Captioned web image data
◆ ◆ ◆

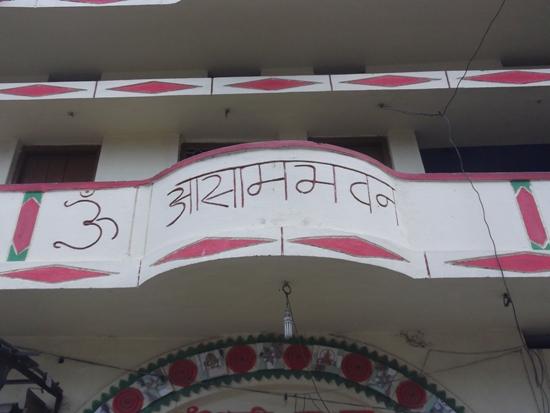 Astrologer In Ranchi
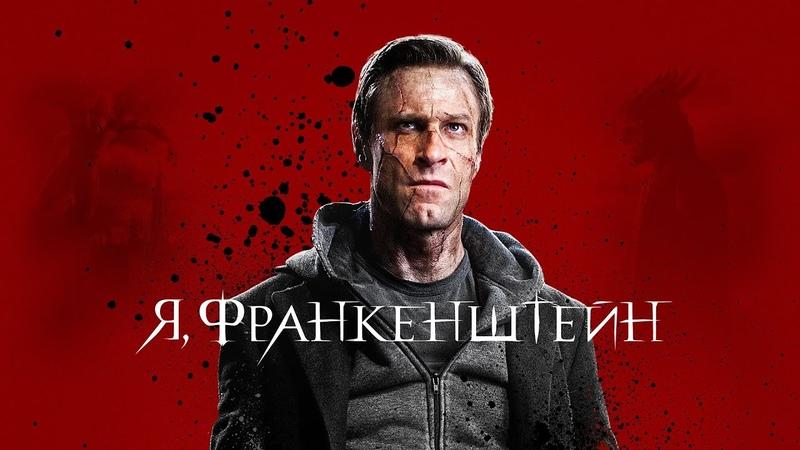 Я Франкенштейн Фильм 2013 Фэнтази боевик приключения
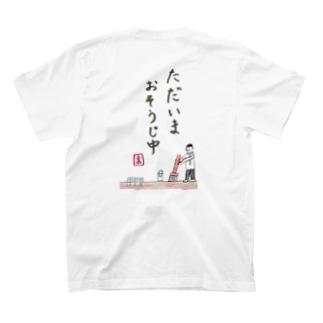 ただいまおそうじ中 T-shirts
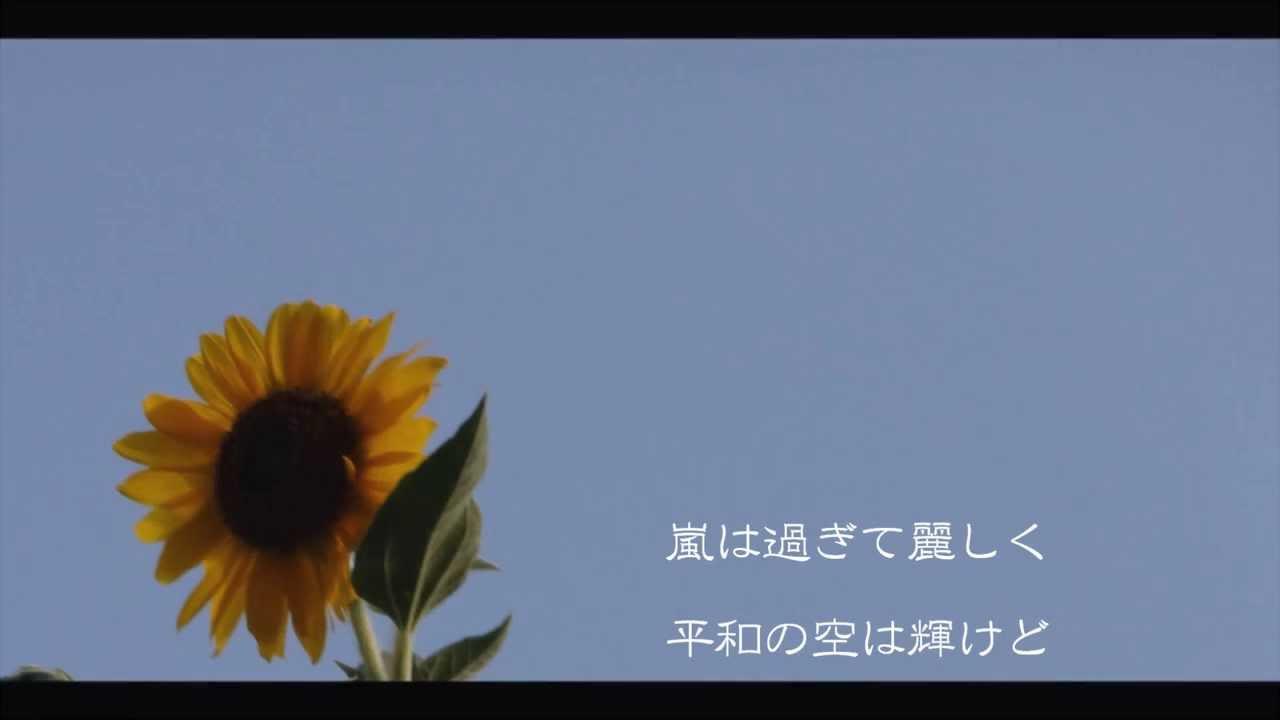 御詠歌 平和観音讃仰和讃posted by incalminss8
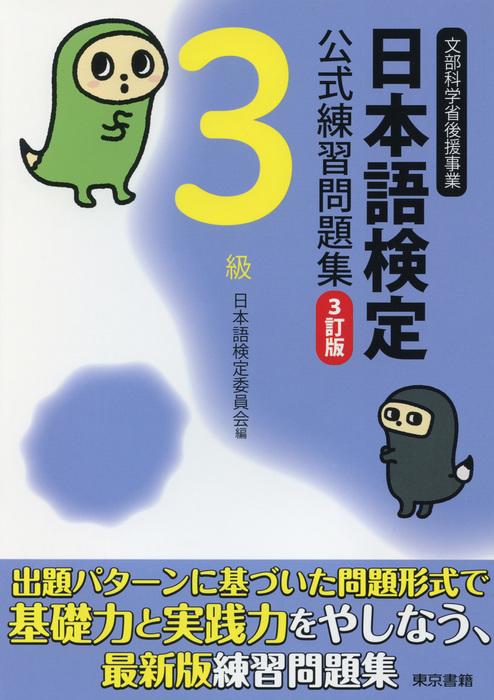 日本語検定 公式 練習問題集 3訂版 3級拡大写真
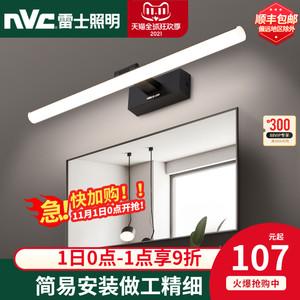 雷士照明卫生间免打孔镜前灯现代简约梳妆台化妆镜柜灯浴室壁灯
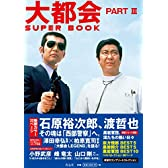 大都会 PARTIII  SUPER BOOK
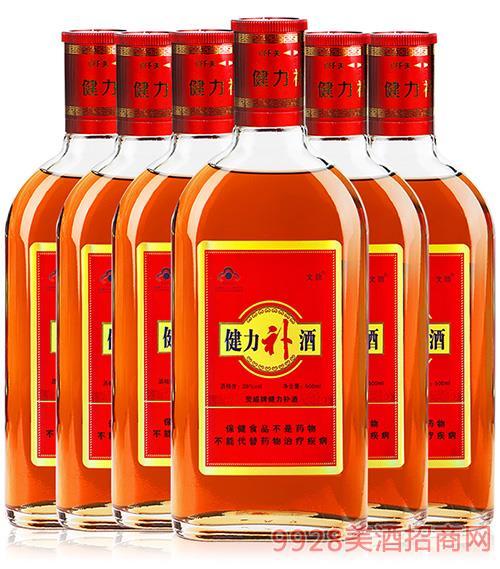 文�拧そ×ρa酒28度500ml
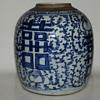 Large Antique Chinese Ginger Jar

◆ ◆ ◆

## Exercise objective:
Pictures aside, repeat each entry in full and without change.

## Output below:
 Astrologer In Ranchi
 Я Франкенштейн Фильм 2013 Фэнтази боевик приключения
 ただいまおそうじ中 T-shirts
 御詠歌 平和観音讃仰和讃posted by incalminss8
 日本語検定 公式 練習問題集 3訂版 3級拡大写真
 雷士照明卫生间免打孔镜前灯现代简约梳妆台化妆镜柜灯浴室壁灯
 大都会 PARTIII  SUPER BOOK
 文�拧そ×ρa酒28度500ml
 Large Antique Chinese Ginger Jar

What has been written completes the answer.